Aim of the exercise —
What follows is a set of records. Copy them exactly and leave out the images.

*** Data listing ***

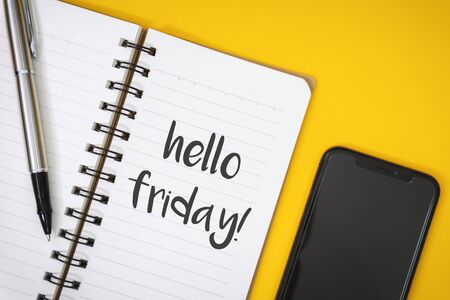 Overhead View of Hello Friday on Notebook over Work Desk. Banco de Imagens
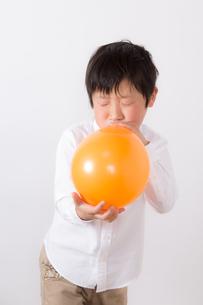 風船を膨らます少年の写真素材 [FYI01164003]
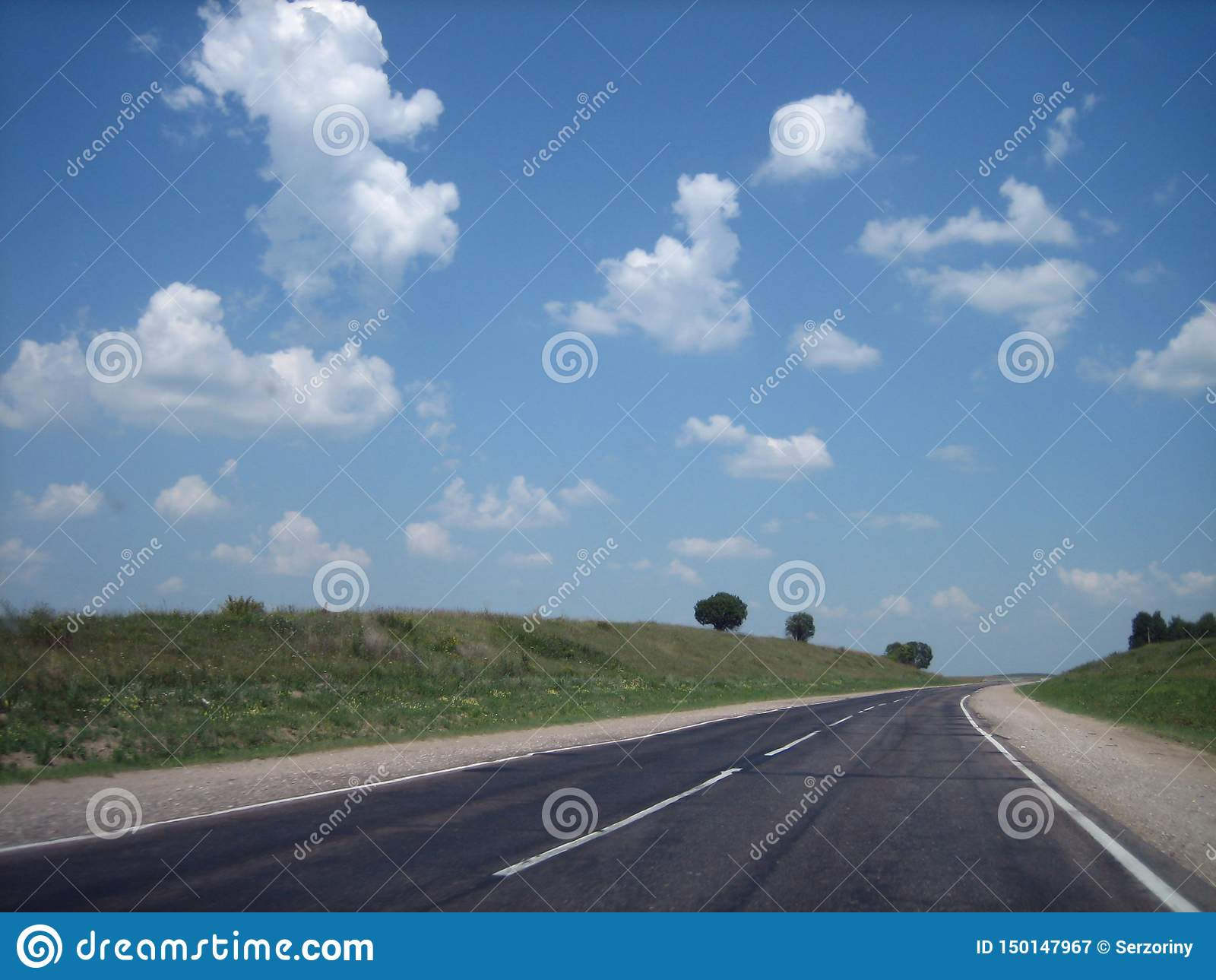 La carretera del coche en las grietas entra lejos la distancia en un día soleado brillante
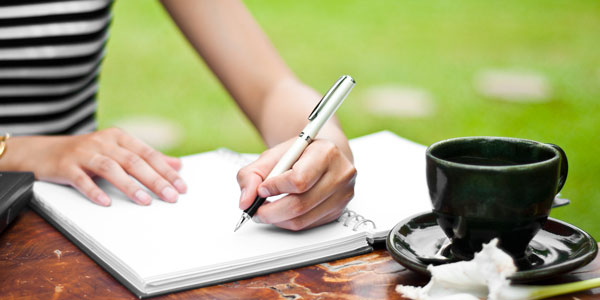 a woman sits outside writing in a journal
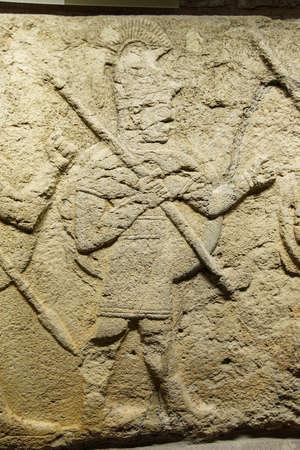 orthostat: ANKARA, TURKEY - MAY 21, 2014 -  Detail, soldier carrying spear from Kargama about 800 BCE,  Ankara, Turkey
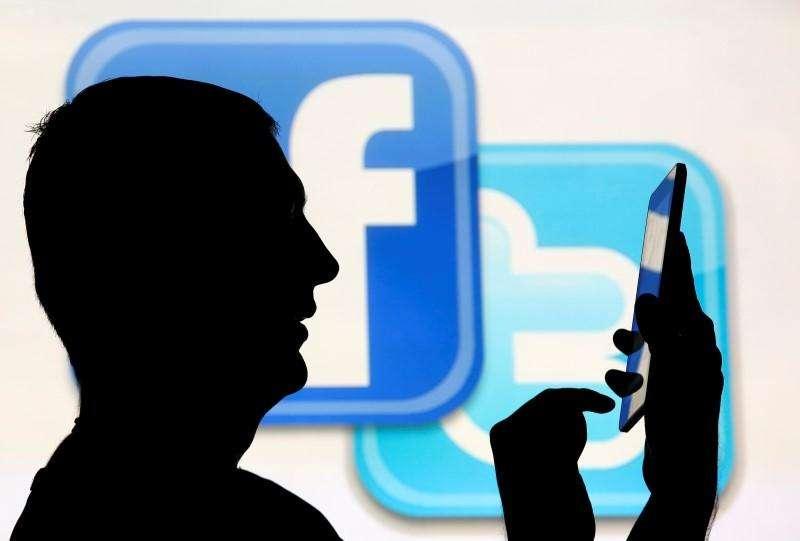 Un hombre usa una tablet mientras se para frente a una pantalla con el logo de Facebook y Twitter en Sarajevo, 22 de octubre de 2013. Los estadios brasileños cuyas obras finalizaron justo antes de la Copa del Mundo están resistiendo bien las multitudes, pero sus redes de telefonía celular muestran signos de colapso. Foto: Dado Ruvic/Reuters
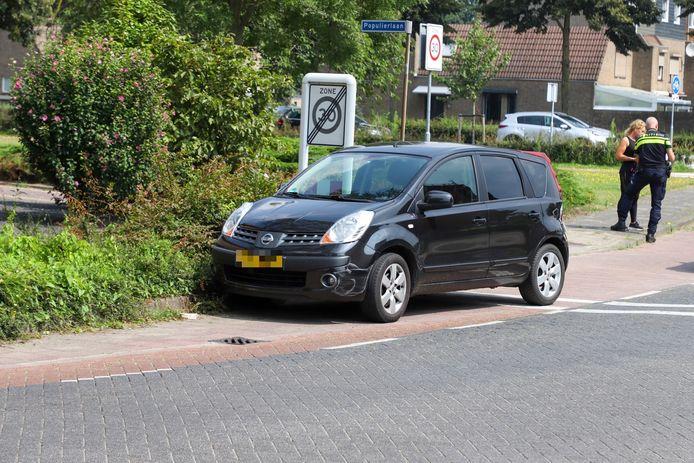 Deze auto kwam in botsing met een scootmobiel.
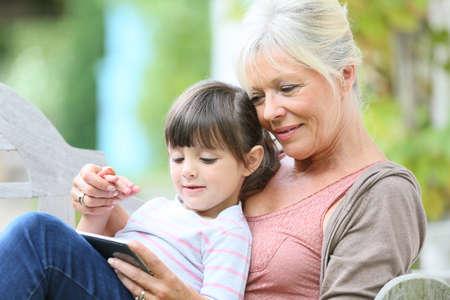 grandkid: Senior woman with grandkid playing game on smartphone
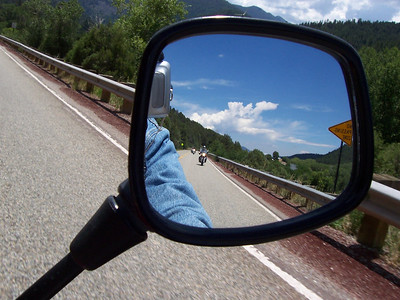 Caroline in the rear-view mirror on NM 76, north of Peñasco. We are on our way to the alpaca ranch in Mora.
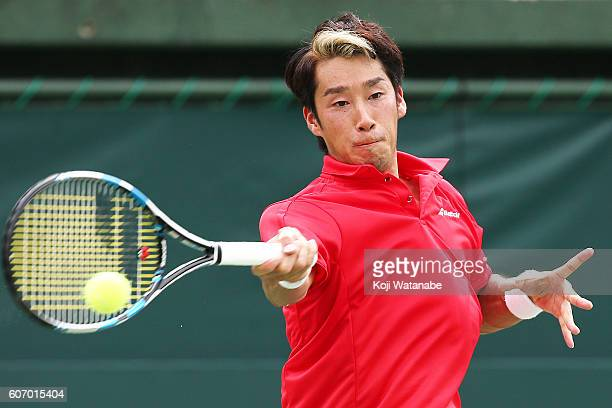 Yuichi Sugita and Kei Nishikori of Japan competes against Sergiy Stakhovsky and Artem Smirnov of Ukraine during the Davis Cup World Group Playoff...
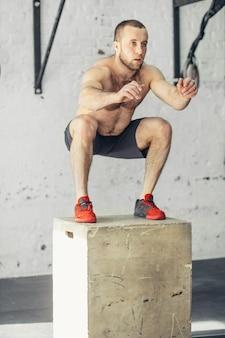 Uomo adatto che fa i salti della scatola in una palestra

***

Exercise output —
 Overhead View of Hello Friday on Notebook over Work Desk. Banco de Imagens
 風船を膨らます少年の写真素材 [FYI01164003]
 La carretera del coche en las grietas entra lejos la distancia en un día soleado brillante
 a woman sits outside writing in a journal
 orthostat: ANKARA, TURKEY - MAY 21, 2014 -  Detail, soldier carrying spear from Kargama about 800 BCE,  Ankara, Turkey
 Un hombre usa una tablet mientras se para frente a una pantalla con el logo de Facebook y Twitter en Sarajevo, 22 de octubre de 2013. Los estadios brasileños cuyas obras finalizaron justo antes de la Copa del Mundo están resistiendo bien las multitudes, pero sus redes de telefonía celular muestran signos de colapso. Foto: Dado Ruvic/Reuters
 Deze auto kwam in botsing met een scootmobiel.
 grandkid: Senior woman with grandkid playing game on smartphone
 Caroline in the rear-view mirror on NM 76, north of Peñasco. We are on our way to the alpaca ranch in Mora.
 Yuichi Sugita and Kei Nishikori of Japan competes against Sergiy Stakhovsky and Artem Smirnov of Ukraine during the Davis Cup World Group Playoff...
 Uomo adatto che fa i salti della scatola in una palestra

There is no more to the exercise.